Ici, les médias ont présenté les Pays Baltes comme ayant été victimes de "l'oppression communiste", termes employés par Bush dans la capitale lettone, et ont invoqué à ce propos les accords de Yalta.
En 1944-1945, dans la perspective d'une défaite de l'Allemagne, les futurs vainqueurs avaient conclu une série d'accords par lesquels ils s'étaient partagé l'Europe en zones d'influence où ils se chargeaient de rétablir l'ordre. Les puissances impérialistes et la bureaucratie stalinienne craignaient en effet que la Seconde Guerre mondiale ne débouche, comme la Première, sur une vague de soulèvements révolutionnaires. Pour rétablir l'ordre dans une Europe centrale où la défaite de l'impérialisme allemand laissait un grand vide étatique, les États-Unis, la Grande-Bretagne et la France s'en remirent à Staline, dont l'armée occupait ces régions. Un Staline dont toute la politique avait été dictée, depuis une vingtaine d'années, par la peur et la haine de la bureaucratie vis-à-vis de la révolution.

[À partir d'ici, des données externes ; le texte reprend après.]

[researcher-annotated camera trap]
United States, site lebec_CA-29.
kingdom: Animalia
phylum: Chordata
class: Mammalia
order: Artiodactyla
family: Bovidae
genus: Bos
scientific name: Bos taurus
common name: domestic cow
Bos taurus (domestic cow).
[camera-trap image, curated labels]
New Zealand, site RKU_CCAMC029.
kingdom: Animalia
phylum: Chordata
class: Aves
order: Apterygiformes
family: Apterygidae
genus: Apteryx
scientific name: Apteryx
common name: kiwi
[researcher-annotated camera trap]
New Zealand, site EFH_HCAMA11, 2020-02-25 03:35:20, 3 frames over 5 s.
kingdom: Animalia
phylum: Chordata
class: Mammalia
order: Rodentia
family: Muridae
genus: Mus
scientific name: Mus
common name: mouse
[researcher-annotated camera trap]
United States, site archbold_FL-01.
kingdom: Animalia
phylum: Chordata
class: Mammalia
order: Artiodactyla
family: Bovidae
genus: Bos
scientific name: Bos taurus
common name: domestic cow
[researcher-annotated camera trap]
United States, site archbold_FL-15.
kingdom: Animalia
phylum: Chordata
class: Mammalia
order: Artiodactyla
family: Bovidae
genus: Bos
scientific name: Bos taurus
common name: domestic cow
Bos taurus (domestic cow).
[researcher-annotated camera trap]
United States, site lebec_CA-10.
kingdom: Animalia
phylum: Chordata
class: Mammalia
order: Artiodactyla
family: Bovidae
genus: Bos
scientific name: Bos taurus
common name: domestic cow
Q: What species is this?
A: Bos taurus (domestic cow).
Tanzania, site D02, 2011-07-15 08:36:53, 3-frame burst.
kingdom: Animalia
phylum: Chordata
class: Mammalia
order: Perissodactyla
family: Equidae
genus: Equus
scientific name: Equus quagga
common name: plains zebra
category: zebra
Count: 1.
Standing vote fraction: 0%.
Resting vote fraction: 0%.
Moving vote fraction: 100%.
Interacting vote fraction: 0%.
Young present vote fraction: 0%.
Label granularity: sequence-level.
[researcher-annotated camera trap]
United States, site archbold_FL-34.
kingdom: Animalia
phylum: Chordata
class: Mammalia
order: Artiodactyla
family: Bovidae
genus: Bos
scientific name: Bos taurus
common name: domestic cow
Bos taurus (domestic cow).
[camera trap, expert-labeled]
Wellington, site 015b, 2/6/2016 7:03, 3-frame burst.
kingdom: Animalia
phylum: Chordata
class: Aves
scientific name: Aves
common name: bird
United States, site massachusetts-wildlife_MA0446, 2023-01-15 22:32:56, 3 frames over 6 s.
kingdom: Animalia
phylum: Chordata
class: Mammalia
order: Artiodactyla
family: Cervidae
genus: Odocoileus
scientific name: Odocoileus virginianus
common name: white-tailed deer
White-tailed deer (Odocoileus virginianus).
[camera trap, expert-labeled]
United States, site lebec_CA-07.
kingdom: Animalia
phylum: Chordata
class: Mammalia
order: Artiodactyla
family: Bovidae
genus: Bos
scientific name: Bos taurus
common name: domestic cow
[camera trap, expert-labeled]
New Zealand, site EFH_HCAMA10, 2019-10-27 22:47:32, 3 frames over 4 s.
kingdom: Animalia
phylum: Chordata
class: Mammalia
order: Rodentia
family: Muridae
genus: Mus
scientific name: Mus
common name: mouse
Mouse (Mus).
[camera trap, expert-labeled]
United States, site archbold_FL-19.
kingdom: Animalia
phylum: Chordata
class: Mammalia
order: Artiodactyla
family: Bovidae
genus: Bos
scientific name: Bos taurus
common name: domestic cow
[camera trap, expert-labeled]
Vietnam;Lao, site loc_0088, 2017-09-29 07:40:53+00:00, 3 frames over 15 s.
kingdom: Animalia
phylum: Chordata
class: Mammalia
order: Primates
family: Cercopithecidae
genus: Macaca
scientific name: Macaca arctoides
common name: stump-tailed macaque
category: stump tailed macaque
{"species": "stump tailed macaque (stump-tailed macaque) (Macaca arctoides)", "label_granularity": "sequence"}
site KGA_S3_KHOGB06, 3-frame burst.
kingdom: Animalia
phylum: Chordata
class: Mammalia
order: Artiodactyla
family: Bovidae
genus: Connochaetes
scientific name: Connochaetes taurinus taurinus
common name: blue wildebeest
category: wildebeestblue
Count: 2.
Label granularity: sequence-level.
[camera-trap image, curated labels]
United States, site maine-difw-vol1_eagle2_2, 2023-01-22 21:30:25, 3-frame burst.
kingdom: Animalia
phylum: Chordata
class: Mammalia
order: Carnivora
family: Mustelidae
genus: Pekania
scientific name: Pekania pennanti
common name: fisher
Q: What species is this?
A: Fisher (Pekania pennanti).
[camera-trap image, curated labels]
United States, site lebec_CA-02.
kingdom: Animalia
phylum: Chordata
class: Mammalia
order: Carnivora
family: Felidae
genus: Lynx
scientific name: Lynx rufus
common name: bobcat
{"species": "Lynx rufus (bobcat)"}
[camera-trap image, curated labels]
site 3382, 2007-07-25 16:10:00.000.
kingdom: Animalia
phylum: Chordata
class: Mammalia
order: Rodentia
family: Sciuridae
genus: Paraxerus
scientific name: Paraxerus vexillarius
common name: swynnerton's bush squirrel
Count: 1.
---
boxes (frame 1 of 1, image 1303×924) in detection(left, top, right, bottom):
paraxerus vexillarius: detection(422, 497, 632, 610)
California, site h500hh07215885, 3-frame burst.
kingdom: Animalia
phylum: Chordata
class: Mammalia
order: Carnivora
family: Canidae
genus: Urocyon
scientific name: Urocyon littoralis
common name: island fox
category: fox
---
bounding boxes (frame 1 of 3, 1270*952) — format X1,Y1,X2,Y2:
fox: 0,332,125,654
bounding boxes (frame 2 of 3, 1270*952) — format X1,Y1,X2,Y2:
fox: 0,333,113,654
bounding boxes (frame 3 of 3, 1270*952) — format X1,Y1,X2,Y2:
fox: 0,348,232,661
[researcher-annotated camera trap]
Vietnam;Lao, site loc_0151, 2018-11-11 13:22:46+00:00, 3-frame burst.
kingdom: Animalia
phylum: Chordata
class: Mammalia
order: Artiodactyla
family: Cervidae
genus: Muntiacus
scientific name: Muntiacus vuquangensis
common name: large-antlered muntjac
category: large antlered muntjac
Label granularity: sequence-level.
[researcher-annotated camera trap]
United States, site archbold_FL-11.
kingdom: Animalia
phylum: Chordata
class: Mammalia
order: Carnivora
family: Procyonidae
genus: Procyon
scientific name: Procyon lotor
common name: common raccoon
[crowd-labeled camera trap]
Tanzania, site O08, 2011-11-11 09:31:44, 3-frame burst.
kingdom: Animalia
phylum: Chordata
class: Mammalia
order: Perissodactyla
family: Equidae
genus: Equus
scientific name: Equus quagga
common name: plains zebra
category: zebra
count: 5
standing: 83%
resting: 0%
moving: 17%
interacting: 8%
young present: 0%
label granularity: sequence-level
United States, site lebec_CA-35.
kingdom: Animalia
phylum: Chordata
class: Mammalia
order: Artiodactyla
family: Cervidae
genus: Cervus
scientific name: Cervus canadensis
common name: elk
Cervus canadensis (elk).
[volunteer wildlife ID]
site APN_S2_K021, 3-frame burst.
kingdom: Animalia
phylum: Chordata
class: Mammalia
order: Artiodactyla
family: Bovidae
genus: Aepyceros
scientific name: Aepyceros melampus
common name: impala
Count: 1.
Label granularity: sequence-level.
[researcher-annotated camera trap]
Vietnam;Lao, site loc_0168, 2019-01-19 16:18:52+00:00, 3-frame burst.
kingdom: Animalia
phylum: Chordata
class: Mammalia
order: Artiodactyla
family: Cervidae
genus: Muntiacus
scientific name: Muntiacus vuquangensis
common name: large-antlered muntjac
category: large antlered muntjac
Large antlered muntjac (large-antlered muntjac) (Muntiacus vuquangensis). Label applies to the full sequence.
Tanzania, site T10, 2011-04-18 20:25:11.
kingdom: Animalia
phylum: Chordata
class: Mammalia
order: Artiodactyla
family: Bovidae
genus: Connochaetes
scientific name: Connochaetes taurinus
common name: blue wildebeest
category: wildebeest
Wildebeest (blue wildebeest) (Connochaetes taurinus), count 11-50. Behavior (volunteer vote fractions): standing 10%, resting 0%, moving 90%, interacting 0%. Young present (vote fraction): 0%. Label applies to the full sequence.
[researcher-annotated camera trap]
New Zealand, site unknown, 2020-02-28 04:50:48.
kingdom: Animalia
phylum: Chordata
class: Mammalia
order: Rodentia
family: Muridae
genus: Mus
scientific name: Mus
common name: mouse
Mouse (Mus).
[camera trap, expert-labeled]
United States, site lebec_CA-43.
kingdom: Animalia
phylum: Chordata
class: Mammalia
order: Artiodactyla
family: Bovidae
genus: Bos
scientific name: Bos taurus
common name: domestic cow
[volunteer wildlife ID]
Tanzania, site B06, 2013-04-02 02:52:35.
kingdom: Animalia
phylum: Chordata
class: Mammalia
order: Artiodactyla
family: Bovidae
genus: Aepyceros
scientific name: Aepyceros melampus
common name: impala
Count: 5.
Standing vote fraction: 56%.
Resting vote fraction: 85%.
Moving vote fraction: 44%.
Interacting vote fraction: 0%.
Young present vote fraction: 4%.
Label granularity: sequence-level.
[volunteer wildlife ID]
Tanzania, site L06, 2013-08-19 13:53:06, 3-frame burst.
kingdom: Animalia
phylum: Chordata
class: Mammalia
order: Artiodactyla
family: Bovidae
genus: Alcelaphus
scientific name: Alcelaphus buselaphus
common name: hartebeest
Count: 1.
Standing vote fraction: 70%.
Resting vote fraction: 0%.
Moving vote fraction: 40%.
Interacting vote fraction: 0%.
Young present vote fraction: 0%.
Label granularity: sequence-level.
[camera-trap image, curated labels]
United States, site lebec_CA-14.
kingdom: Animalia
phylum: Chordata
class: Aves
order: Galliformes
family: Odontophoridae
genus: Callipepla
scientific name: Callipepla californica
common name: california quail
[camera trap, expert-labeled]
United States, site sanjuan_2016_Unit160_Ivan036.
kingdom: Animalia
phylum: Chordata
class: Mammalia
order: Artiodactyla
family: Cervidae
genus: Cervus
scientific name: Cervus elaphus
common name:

Les dirigeants politiques actuels de l'impérialisme, tel Bush en Lettonie ces jours-ci, peuvent feindre une sorte de mea culpa à propos de Yalta qui aurait "sacrifié la liberté au nom de la stabilité" et livré les peuples de l'Europe orientale à Staline. Une présentation des choses que les commentateurs d'ici ont largement reprise.
Mais pour être mis au goût du jour, un mensonge n'en devient pas pour autant une vérité. Pas plus que l'URSS de Staline, les États-Unis, la Grande-Bretagne et la France ne se souciaient de la liberté des peuples, en Europe centrale comme ailleurs.
L'armée de Staline n'occupait ni l'Algérie, ni l'AOF (Afrique occidentale française), ni l'AEF (Afrique équatoriale française), ni l'Indochine ou Madagascar, ces colonies dont les peuples, une nouvelle fois transformés en chair à canon par l'impérialisme français durant la Seconde Guerre mondiale, furent victimes de la répression de ce même impérialisme, dès la fin de cette guerre, quand ils s'avisèrent de réclamer leur liberté. Quant aux peuples de l'immense sous-continent indien, le colonisateur britannique ne leur accorda l'indépendance que contraint et forcé, et pas avant la guerre, ni en mai 1945, mais deux ans et des fleuves de sang plus tard.
Finalement, le 9 mai à Moscou, les Bush, Chirac, Schröder et autres représentants de l'impérialisme se trouvaient en bonne compagnie, aux côtés de Poutine, pas plus soucieux que lui de la liberté des peuples.